Pourquoi avoir choisi le MS EEDD parcours IGE ?

La richesse du mastère spécialisé proposé par l’ISIGE Mines Paris – PSL réside dans son approche pluridisciplinaire et dans l’implication d’acteurs issus de divers horizons : enseignants, chercheurs, experts, industriels et professionnels du secteur privé et public.

Toutefois, j’ai constaté à maintes reprises que dans le monde du travail, les considérations environnementales sont souvent reléguées au second plan face aux impératifs économiques, humains et contextuels des entreprises. Pourtant, la crise climatique actuelle exige que ces problématiques soient placées au cœur des décisions stratégiques.

Par ailleurs, je suis conscient que les décisions au sein des entreprises et organisations sont prises par ceux qui disposent d’une légitimité et d’une reconnaissance institutionnelle. Or, si j’ai acquis des bases techniques en évaluation environnementale, il me manque une vision plus systémique et structurée.

Ayant suivi une spécialisation en management de projets innovants, je suis particulièrement sensible aux approches pédagogiques fondées sur l’apprentissage par projet. La mise en situation et les collaborations entre étudiants aux profils variés enrichissent la réflexion, confrontent les points de vue et s’appuient sur les expériences de chacun.

Enfin, l’alternance constitue un atout majeur, car elle ancre les apprentissages dans la pratique et confronte les étudiants aux défis concrets des entreprises et des organisations. Cette articulation entre théorie et application professionnelle renforce tout mon intérêt.

Quel est ton projet professionnel ?

Mon projet professionnel se situe à la croisée de mon expertise en développement de produits agroalimentaires et d’une volonté profonde de contribuer à une transformation écologique systémique du secteur alimentaire. Au-delà de l’amélioration incrémentale des pratiques, je souhaite participer à l’émergence d’un nouveau modèle agricole capable de transformer simultanément nos manières de produire et de consommer, à l’échelle de l’ensemble de la chaîne de valeur.

Par ailleurs, je souhaite inscrire mon action dans une réflexion plus large sur la biodiversité.

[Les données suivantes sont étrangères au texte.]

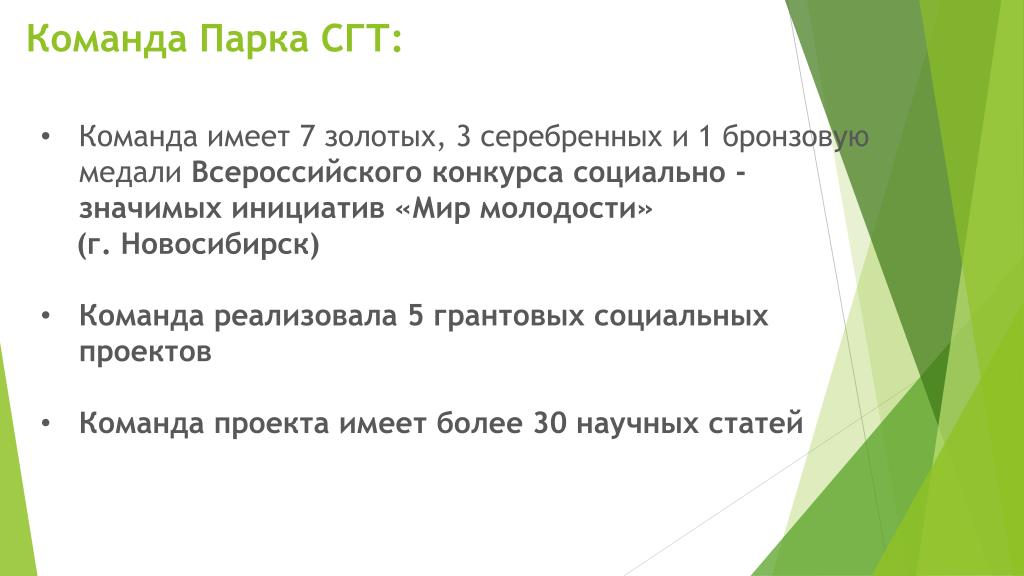 Команда Парка СГТ:

• Команда имеет 7 золотых, 3 серебренных и 1 бронзовую медали Всероссийского конкурса социально - значимых инициатив «Мир молодости» (г. Новосибирск)

• Команда реализовала 5 грантовых социальных проектов

• Команда проекта имеет более 30 научных статей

Au-delà de sa seule dimension fonctionnelle ou économique, elle questionne en profondeur notre rapport au vivant et la manière dont nos sociétés s’inscrivent dans les écosystèmes dont elles dépendent.

Travailler sur ces thématiques, c’est contribuer à redéfinir la place des activités humaines au sein du tissu du vivant, en reconnaissant les interdépendances qui nous lient aux sols, aux plantes, aux animaux et aux micro-organismes. C’est aussi encourager un rapport plus conscient aux non-humains, et participer à l’émergence d’une autre manière d’habiter le monde.